7) If 2 punctures are negative and there are severe urinary symptoms caused by prostatic hyperplasia, transurethral resection of the prostate is feasible and the specimen will be sent to pathology for systematic biopsy.
5.Other imaging tests for prostate cancer
(1) Computed tomography (CT) examination: CT is less sensitive than magnetic resonance imaging (MRI) for the diagnosis of early prostate cancer, and the purpose of CT examination for prostate cancer patients is mainly to assist clinicians in clinical staging of the tumor [35]. For invasion of tumor adjacent tissues and organs and metastatic lymph node enlargement in the pelvis, the diagnostic sensitivity of CT is similar to that of MRI.
(2) Magnetic resonance (MRI/MRS) scan: MRI examination can show the integrity of the prostate envelope, whether it invades the surrounding prostate tissues and organs, and MRI can also show the invasion of pelvic lymph nodes and the foci of bone metastases. It has a more important role in clinical staging [36]. Magnetic resonance spectroscopy (MRS) presents different spectral lines based on the differences in the metabolism of citrate, choline and creatinine in prostate cancer tissues compared with those in prostate hyperplasia and normal tissues, and has some value in the diagnosis of prostate cancer.
MRI examination is often unable to make a definitive diagnosis when differentiating prostate cancer from lesions such as prostatitis with calcification, larger benign prostatic hyperplasia, prostate scarring, and tuberculosis [36]. Therefore, TRUS, CT, MRI and other imaging examinations have limitations in the diagnosis of prostate cancer, and the final definitive diagnosis requires prostate puncture biopsy to obtain a histological diagnosis.

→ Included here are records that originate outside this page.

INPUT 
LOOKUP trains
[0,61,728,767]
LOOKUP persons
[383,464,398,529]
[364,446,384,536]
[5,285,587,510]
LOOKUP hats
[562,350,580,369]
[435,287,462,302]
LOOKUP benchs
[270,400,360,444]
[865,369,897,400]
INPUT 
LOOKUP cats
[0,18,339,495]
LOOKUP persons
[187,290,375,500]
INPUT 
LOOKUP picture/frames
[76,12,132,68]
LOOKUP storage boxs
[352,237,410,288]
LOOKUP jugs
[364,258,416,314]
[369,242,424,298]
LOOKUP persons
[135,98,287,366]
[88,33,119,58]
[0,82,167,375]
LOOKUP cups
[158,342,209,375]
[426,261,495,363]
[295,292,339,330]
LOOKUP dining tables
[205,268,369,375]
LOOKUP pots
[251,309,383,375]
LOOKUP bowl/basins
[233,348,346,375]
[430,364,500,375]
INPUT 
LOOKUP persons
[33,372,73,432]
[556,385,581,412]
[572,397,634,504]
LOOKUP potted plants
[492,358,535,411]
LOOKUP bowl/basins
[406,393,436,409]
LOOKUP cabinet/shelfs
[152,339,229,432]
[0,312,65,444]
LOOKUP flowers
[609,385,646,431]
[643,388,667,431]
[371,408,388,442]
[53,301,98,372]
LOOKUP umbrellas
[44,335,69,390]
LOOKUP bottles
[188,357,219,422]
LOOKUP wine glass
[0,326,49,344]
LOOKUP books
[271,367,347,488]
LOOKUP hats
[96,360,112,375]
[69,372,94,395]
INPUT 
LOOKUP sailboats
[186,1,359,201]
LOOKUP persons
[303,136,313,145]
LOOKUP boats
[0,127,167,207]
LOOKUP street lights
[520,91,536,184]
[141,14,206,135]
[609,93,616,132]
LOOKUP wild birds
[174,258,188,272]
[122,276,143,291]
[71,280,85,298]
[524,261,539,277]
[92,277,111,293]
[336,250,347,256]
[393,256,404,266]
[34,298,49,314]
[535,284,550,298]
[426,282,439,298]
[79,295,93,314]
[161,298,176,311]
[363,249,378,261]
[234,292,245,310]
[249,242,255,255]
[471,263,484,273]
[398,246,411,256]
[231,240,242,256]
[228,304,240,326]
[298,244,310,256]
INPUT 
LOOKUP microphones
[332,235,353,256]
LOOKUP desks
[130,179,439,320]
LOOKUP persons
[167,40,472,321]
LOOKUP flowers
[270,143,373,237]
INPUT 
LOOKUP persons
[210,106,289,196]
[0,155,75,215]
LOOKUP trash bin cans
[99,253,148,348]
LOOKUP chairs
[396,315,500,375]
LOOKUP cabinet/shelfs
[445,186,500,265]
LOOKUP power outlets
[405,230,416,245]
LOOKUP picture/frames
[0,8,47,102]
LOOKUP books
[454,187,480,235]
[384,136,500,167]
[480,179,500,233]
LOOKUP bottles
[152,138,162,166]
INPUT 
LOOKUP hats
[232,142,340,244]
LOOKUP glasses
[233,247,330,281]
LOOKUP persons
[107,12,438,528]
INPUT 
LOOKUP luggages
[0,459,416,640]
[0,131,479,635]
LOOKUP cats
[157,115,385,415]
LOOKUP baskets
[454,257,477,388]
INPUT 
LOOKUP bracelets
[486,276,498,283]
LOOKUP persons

(3) Nuclear examination (ECT) of prostate cancer: the most common distant metastatic site of prostate cancer is the bone. eCT can detect bone metastases 3 ~ 6 months earlier than conventional X-ray, with higher sensitivity but lower specificity [37].
Once the diagnosis of prostate cancer is established, whole-body bone imaging is recommended [38] (especially in cases with PSA >20 and GS score >7), which can help determine the accurate clinical stage of prostate cancer.
6. pathological grading In terms of pathological grading of prostate cancer, the Gleason scoring system is recommended [39]. Prostate cancer tissues are divided into major grading zones and minor grading zones, and the Gleason score of each zone is 1~5. The Gleason score is the sum of the Gleason scores of major grading zones and minor grading zones to form the cancer tissue grading constant.
Grading criteria.
Gleason 1: Carcinoma is extremely rare. Its boundary is very clear, swelling type growth, almost no invasion of stroma, cancerous glandular vesicles are very simple, mostly round, moderate size, closely arranged together, and its cytoplasm is extremely similar to benign epithelial cell cytoplasm.
Gleason 2: Carcinomas are rare and mostly occur in the metastatic area of the prostate. The boundaries of the carcinomas are not very clear, and the carcinoma vesicles are separated by the stroma, are simple and round, may vary in size, may be irregular, and are loosely arranged together.
Gleason 3: The most common cancer is found in the peripheral zone of the prostate. The most important feature is the infiltrative growth, the cancerous glandular vesicles are of different sizes and shapes, the nuclei are large and red, and the cytoplasm is mostly alkaline stained.
Gleason 4: Poorly differentiated, infiltrative growth with irregularly fused cancerous vesicles forming tiny papillae or sieves with large, red nucleoli and alkaline or gray staining cytoplasm.
Gleason 5: Poorly differentiated carcinoma with regular round or irregular border, with infiltrative growth, lamellar single cell type or pimple-like carcinoma type with necrosis, large nuclei, large and red nucleoli, and variable cytoplasmic staining.